UCSF’s school uses other teaching methods to improve students’ work with older patients. Students are asked to wear a prosthesis that mimics a health condition, for example, a pair of glasses that replicates having glaucoma.

First-year medical student Alexander Tenorio (left) experiences what a patient with glaucoma might by wearing special glasses that replicate macular degeneration. Ross Linker (right) guides Tenorio during geriatrics education at the Kanbar Center at UCSF.

Students need to learn that understanding an older patient’s home environment and lifestyle is critical, Chen said. “What in the person’s life is making them fall? If they are missing appointments, what’s going on? Why do they keep missing the bus that will take them here?”

Although her students are generally young, Chen, who says she is ‘in her 30s, finds them receptive to her lessons on empathizing with older adults. “I’ve had students reach out to older adults (they met through the program) and they became friends and would call each other regularly,” she said.

Some medical schools have programs in which students are paired with an older adult. At the University of North Carolina, “senior mentors” meet with students four times during the semester for approximately 90 minutes per visit. Students apply their developing clinical skills during their visits and interviews with their mentors.

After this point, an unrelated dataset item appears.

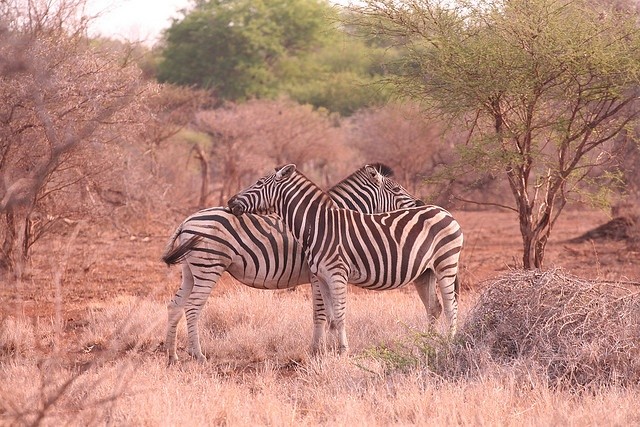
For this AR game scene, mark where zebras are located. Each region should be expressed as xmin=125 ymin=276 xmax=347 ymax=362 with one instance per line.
xmin=158 ymin=162 xmax=426 ymax=367
xmin=227 ymin=164 xmax=463 ymax=354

According to a story in the New York Times, at least 20 medical schools in the United States have undertaken similar efforts to introduce students to healthy, active elders.

Dr. Ronald Adelman, co-chief of geriatrics at Weill Cornell, told the paper he realized that medical students were getting a distorted view of older adults. “Unfortunately, most education takes place within the hospital. If you’re only seeing the hospitalized elderly, you’re seeing the debilitated, the physically deteriorating, the demented. It’s easy to pick up ageist stereotypes.”